Worst communication skills
White Hall resident Patricia Hill, 69, allegedly admitted to police that she shot and killed her husband in July because he purchased porn through the couple’s satellite TV system.
Three teenage girls were arrested in Conway in July after police say they posted video to Snapchat showing them repeatedly terrorizing a 1-year-old girl with a stun gun, with the three girls laughing uproariously as the child screamed and cried in fear as they loudly zapped the device close to her body.
Worst waste of good whiskey
A June crash between two semi trucks on Interstate 40 near Galloway in Pulaski County left thousands of airline-sized bottles of Fireball whiskey spilled all over the interstate.

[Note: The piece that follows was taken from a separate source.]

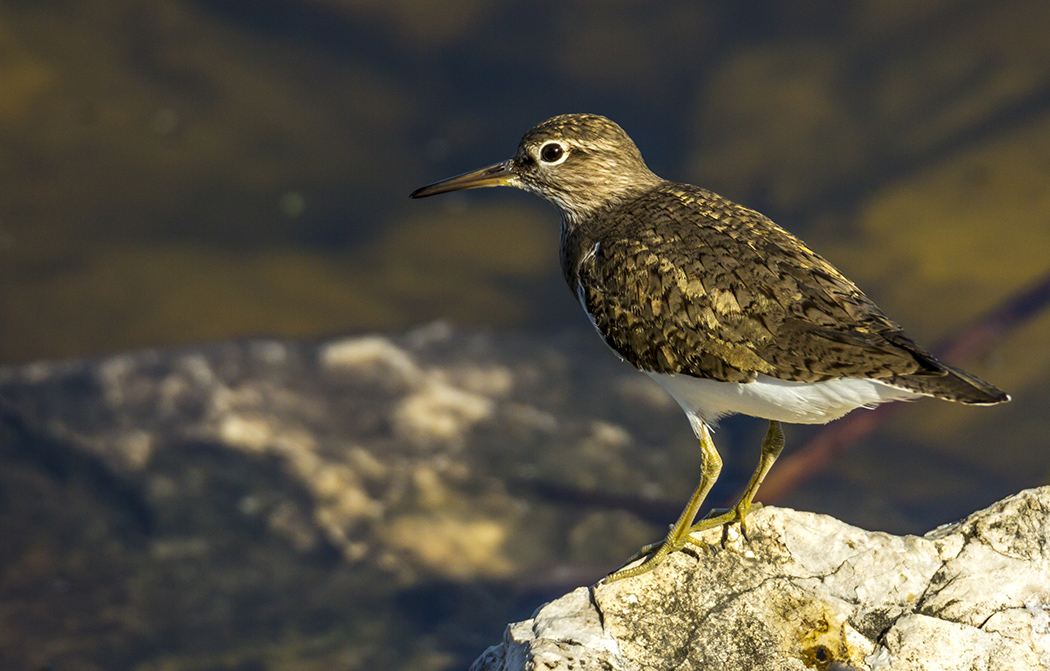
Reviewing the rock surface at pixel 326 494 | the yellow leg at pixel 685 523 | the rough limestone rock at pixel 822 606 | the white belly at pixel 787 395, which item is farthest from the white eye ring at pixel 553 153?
the rock surface at pixel 326 494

The U.S. Department of Agriculture reported in June that a Benton County dog was found to be carrying the state’s first-known example of the Longhorned Tick, an invasive East Asian parasite that is a known carrier of multiple bacterial and viral diseases, including thrombocytopenia syndrome, which is often fatal.
In January, members of Ozark Indivisible, an anti-Trump group based in Northwest Arkansas, reported that the office of U.S. Sen. Tom Cotton had started issuing “cease and desist” letters to constituents who visited, wrote to or called his office to express their displeasure over his votes to attack the Affordable Care Act, the Deferred Action for Childhood Arrivals (DACA) program and his other anti-progressive actions, with the letters warning that if the constituents kept expressing their First Amendment rights and stuff, they would be reported to police.
Ornithologists confirmed in May that a goose killed by hunters near Monticello in January was a Russian Tundra Bean Goose, a bird that has been spotted in the U.S. only a handful of times and never in Arkansas. The bird had somehow strayed over 6,000 miles from its normal breeding grounds before getting a beak full of hot steel for its trouble.
Plentiful outrage erupted in May after video surfaced online of a teacher encouraging preschoolers at Forrest City’s Teach N Tend Day Care Center to pelt a 4-year-old classmate with rocks, allegedly to “teach him a lesson” about throwing pebbles.
Less than one day after being appointed to the board of the Country Music Association Foundation, former Arkansas Gov. Mike Huckabee resigned under pressure from fans and leading music industry figures, who noted his homophobic and divisive rhetoric in the past.
Jacob Scott Goodwin, 23, of Ward was convicted and sentenced to 10 years in prison by a Virginia jury in May for participating in the gang beating of a black man during the August 2017 “Unite the Right” neo-Nazi rally in Charlottesville.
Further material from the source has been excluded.